§ What to work on
Up to and including the line containing "common name: dingo", retype each line of the listing below exactly, beginning with the first.

+===+

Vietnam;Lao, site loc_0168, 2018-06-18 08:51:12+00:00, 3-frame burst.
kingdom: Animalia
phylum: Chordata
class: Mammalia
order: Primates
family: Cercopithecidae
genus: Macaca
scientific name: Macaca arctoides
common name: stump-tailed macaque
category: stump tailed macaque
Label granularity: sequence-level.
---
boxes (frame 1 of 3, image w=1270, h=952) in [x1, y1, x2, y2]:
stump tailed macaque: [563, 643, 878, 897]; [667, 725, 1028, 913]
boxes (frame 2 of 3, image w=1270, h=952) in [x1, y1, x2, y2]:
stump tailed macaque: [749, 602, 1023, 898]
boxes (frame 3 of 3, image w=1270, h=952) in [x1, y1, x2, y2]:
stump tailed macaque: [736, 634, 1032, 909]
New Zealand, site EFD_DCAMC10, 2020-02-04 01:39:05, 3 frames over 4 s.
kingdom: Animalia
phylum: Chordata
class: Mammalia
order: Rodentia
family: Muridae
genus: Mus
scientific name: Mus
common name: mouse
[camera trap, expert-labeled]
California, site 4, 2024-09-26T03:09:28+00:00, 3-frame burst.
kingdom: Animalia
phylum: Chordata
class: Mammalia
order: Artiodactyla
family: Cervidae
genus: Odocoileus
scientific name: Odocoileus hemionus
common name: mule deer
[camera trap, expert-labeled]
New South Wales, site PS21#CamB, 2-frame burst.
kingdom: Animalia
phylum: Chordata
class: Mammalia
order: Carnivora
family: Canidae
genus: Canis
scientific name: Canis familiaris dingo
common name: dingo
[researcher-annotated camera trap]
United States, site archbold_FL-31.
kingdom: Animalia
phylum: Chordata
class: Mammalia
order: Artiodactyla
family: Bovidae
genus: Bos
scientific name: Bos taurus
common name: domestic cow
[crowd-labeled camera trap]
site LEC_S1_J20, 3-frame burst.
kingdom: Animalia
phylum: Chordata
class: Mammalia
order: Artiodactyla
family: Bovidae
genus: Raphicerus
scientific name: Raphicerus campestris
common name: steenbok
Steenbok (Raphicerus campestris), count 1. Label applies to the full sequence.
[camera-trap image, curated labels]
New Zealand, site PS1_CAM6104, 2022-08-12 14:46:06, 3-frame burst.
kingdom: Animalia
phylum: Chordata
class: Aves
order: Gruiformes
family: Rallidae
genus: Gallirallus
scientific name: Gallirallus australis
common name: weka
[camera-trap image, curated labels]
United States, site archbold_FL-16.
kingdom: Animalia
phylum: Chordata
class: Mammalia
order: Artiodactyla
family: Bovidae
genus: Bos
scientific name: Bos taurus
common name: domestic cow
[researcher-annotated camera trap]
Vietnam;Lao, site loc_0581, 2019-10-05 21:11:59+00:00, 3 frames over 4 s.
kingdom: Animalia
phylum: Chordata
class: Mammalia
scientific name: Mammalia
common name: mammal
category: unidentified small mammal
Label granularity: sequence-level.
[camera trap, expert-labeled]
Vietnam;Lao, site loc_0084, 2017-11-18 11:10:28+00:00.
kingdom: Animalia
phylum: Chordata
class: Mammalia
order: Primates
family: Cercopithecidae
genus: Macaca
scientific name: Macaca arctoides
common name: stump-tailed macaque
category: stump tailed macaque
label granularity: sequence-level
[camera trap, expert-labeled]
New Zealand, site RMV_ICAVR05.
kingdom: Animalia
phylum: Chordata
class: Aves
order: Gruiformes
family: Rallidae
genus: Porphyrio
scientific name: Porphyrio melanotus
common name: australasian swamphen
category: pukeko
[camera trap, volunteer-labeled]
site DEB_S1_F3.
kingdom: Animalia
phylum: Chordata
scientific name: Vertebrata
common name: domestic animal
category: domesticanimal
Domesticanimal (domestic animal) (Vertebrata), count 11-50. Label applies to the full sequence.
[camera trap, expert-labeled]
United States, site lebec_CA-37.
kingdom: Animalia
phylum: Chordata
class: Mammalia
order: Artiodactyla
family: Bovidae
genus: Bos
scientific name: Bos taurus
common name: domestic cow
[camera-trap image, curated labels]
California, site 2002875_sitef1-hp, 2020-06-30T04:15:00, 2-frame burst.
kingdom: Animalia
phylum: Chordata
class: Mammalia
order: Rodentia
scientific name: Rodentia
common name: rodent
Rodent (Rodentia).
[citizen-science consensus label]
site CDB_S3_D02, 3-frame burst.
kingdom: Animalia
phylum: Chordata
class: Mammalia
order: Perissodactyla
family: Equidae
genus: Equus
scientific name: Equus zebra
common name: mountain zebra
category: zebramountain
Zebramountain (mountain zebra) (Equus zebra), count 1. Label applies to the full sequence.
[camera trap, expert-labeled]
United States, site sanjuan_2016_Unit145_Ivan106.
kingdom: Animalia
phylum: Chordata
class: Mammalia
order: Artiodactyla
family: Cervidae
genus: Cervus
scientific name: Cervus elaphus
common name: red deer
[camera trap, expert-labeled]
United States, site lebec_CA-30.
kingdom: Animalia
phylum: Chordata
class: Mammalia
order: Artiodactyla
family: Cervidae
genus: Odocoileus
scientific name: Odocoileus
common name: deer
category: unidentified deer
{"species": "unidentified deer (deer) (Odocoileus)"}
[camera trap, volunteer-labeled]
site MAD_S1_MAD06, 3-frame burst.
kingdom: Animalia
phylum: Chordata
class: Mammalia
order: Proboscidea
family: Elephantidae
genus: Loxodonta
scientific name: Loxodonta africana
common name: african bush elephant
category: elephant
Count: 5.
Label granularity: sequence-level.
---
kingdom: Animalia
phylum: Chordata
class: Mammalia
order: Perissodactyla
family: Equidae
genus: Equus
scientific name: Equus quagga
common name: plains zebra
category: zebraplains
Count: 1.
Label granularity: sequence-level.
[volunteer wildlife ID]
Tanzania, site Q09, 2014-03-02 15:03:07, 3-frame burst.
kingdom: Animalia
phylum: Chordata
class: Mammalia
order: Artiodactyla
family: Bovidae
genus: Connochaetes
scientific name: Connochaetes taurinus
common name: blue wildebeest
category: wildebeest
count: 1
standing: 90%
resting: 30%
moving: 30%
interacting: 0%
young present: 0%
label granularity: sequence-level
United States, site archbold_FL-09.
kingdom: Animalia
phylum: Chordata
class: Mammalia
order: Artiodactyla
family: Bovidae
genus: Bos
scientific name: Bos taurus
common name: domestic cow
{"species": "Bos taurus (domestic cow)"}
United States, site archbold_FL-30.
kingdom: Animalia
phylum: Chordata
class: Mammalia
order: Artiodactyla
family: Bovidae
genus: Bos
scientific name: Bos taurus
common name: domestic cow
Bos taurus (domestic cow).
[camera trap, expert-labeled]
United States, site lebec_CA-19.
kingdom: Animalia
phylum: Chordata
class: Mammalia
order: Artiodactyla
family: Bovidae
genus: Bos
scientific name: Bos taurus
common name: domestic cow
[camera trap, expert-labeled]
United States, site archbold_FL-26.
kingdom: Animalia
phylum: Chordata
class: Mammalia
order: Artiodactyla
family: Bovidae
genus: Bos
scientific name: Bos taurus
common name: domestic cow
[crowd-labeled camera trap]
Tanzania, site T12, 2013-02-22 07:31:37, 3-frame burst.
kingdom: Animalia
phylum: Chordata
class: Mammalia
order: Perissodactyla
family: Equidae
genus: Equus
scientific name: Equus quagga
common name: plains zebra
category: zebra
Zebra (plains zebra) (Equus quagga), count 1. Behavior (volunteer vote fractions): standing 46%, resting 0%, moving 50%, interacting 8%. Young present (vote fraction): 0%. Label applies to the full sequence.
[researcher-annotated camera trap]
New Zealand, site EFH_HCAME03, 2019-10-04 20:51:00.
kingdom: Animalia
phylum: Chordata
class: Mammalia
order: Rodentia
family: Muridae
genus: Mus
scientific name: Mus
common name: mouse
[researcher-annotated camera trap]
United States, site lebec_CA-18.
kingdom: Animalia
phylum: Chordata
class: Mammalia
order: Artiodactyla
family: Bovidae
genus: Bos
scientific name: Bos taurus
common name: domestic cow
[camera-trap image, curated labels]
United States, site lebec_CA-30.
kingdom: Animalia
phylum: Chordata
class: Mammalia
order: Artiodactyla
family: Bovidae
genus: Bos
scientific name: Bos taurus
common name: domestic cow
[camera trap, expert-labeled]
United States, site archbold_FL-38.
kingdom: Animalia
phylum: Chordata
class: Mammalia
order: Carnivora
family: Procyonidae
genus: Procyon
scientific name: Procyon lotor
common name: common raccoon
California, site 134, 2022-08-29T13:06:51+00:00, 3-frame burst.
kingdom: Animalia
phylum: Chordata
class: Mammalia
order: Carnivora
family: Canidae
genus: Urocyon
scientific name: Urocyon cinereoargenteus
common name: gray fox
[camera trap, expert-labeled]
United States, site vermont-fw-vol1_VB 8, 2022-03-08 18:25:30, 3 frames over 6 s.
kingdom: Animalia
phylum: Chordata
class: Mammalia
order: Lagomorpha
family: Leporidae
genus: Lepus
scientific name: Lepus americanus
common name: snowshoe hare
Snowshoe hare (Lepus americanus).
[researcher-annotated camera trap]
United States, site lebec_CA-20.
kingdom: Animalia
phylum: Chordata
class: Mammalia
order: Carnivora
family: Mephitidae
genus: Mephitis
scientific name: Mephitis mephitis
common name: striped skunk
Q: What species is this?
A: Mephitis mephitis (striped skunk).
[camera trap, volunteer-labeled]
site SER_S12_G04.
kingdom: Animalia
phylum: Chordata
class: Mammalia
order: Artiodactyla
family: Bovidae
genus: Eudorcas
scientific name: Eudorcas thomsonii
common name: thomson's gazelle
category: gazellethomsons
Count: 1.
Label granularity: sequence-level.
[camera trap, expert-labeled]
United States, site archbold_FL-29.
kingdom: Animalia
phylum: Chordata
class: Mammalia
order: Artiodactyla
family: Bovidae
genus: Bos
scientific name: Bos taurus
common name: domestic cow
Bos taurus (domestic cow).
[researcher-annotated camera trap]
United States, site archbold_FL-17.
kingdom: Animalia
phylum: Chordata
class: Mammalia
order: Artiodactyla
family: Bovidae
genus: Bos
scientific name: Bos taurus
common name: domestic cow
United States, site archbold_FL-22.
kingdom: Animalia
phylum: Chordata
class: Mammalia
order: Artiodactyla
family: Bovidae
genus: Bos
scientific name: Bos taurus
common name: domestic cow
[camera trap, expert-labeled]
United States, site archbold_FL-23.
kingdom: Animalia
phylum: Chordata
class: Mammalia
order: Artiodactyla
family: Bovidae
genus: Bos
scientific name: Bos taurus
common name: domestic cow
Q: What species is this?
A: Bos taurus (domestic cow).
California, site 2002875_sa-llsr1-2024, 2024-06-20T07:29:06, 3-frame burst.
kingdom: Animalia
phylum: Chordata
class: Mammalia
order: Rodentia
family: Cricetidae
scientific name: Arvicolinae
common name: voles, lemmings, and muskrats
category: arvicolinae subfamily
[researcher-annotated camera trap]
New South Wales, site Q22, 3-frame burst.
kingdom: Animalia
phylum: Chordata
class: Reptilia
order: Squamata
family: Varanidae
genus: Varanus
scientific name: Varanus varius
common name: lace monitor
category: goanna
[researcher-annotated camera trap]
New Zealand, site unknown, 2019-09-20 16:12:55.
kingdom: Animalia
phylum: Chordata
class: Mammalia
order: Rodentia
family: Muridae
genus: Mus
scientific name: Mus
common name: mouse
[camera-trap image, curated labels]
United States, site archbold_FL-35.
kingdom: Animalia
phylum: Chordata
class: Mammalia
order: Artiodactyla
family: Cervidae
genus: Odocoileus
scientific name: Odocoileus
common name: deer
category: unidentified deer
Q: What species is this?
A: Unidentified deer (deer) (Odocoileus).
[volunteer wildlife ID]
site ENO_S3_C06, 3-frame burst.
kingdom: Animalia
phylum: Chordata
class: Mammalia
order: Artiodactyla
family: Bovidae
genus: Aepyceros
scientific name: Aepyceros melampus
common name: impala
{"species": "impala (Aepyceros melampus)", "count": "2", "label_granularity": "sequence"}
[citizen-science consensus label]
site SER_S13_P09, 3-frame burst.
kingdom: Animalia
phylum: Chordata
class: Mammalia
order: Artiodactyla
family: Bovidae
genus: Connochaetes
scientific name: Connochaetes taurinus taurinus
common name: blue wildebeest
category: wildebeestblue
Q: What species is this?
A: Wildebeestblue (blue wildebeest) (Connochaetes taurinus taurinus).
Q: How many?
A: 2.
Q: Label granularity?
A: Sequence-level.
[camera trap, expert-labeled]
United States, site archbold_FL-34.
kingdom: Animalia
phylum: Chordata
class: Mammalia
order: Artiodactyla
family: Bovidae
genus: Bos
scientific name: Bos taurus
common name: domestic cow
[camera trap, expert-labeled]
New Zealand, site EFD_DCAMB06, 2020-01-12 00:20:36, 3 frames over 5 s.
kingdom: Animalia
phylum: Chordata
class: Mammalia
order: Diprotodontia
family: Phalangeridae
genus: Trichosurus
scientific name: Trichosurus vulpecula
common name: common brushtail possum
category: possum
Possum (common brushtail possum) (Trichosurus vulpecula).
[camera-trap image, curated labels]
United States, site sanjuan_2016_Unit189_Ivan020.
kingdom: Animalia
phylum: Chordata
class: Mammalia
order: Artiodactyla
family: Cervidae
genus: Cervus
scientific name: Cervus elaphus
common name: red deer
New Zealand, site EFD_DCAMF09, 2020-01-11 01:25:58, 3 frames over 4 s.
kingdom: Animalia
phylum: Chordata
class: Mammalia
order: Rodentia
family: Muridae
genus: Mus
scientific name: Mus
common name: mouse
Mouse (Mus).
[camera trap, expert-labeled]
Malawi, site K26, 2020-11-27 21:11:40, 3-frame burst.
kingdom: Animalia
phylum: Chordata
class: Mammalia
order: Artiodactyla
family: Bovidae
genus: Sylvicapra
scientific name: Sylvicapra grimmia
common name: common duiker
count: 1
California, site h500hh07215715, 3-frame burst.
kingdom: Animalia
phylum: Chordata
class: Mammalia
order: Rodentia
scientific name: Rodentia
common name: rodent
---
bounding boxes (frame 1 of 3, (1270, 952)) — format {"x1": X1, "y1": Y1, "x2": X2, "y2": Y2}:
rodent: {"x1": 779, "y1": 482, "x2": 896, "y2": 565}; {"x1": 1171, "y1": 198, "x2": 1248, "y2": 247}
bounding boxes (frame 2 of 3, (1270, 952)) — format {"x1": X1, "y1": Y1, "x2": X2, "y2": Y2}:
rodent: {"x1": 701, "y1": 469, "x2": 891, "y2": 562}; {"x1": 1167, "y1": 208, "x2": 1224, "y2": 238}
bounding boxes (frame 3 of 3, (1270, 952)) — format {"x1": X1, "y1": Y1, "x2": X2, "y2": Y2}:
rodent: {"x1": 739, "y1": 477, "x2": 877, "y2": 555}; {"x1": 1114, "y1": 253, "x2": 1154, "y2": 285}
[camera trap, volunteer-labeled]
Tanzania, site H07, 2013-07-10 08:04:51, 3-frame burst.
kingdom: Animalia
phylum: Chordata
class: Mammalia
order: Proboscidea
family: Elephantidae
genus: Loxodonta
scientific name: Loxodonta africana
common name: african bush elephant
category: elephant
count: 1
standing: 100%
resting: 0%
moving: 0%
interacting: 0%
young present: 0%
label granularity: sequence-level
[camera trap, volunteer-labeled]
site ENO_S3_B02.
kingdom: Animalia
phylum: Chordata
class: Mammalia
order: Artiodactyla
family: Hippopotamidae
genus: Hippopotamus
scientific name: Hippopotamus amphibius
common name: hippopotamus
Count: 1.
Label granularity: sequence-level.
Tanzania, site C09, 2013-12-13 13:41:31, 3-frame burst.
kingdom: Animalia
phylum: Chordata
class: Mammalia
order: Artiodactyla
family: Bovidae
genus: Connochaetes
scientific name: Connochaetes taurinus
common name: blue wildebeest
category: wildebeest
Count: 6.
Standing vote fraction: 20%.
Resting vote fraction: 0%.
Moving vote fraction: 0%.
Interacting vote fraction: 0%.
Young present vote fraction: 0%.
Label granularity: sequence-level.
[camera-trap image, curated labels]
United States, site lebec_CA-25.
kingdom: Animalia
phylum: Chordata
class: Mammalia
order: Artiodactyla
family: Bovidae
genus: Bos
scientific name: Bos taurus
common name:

+===+

§ Answer to this exercise
Vietnam;Lao, site loc_0168, 2018-06-18 08:51:12+00:00, 3-frame burst.
kingdom: Animalia
phylum: Chordata
class: Mammalia
order: Primates
family: Cercopithecidae
genus: Macaca
scientific name: Macaca arctoides
common name: stump-tailed macaque
category: stump tailed macaque
Label granularity: sequence-level.
---
boxes (frame 1 of 3, image w=1270, h=952) in [x1, y1, x2, y2]:
stump tailed macaque: [563, 643, 878, 897]; [667, 725, 1028, 913]
boxes (frame 2 of 3, image w=1270, h=952) in [x1, y1, x2, y2]:
stump tailed macaque: [749, 602, 1023, 898]
boxes (frame 3 of 3, image w=1270, h=952) in [x1, y1, x2, y2]:
stump tailed macaque: [736, 634, 1032, 909]
New Zealand, site EFD_DCAMC10, 2020-02-04 01:39:05, 3 frames over 4 s.
kingdom: Animalia
phylum: Chordata
class: Mammalia
order: Rodentia
family: Muridae
genus: Mus
scientific name: Mus
common name: mouse
[camera trap, expert-labeled]
California, site 4, 2024-09-26T03:09:28+00:00, 3-frame burst.
kingdom: Animalia
phylum: Chordata
class: Mammalia
order: Artiodactyla
family: Cervidae
genus: Odocoileus
scientific name: Odocoileus hemionus
common name: mule deer
[camera trap, expert-labeled]
New South Wales, site PS21#CamB, 2-frame burst.
kingdom: Animalia
phylum: Chordata
class: Mammalia
order: Carnivora
family: Canidae
genus: Canis
scientific name: Canis familiaris dingo
common name: dingo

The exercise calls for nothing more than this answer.